No I hadn't heard of it either, not until a recent walk took me south of Halesowen. The final leg saw me cross back across the busy A456 and follow the public footpath towards Leasowes Park. The Leasowes was landscaped in the middle of the eighteenth century by William Shenstone when most gardens were laid out in formal regular lines and shapes. Shenstone's clever work highlighted the surrounding countryside by affording excellent views.

Within a quarter of a mile this forms the tow path of the Lapal Canal, although it is another quarter of a mile before more than a drop of water is seen. There is no doubting the cutting still exists, the unbroken swathe of the broad leaves of water iris also shows it does not dry out. Built some two hundred years ago it connected Halesowen to the extensive network centred on Birmingham and required the construction of a sixty feet high earth embankment, at the time the highest in the world, which today affords excellent views over the pool as the walker will soon see.
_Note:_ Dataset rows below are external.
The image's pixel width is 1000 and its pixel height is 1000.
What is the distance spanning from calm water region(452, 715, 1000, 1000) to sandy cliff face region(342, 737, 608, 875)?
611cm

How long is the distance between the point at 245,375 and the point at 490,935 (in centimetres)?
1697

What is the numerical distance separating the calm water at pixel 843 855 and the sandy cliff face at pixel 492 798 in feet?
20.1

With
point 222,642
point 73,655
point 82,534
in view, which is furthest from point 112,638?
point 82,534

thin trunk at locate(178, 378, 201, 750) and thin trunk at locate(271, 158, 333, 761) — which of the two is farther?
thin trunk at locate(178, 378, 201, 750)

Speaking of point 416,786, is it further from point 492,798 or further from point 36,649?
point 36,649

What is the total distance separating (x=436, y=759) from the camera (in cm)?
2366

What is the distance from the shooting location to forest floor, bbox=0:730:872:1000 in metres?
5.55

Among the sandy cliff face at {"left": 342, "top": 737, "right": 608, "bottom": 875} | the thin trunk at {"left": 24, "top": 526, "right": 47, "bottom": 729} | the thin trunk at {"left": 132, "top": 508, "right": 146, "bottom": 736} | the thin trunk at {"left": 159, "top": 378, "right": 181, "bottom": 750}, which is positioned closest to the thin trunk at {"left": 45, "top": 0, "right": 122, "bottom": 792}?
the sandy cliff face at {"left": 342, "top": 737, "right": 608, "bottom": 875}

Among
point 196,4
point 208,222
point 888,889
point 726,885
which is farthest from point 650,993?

Mucklows Hill was an obstacle to the canal builders and, in the true spirit of the time, they tunnelled right through it to emerge at Selly Oak. This was a distance of over two miles, making it the fourth longest canal tunnel in the land. Protests at this proposed tunnel were quite amazing for the time when an impressive thirteen thousand individuals wrote opposing it. Disused and in need of repair the tunnel collapsed in 1917 and in 1960 an accident caused the waters to burst through the banks and flood factories below Mucklows Hill. Today it is still closed and, while there are moves to reopen the canal and take advantage of the major growth leisure industry in the country, the tunnel seems destined to remain closed forever with plans to take the canal up to the level of Woodgate Valley.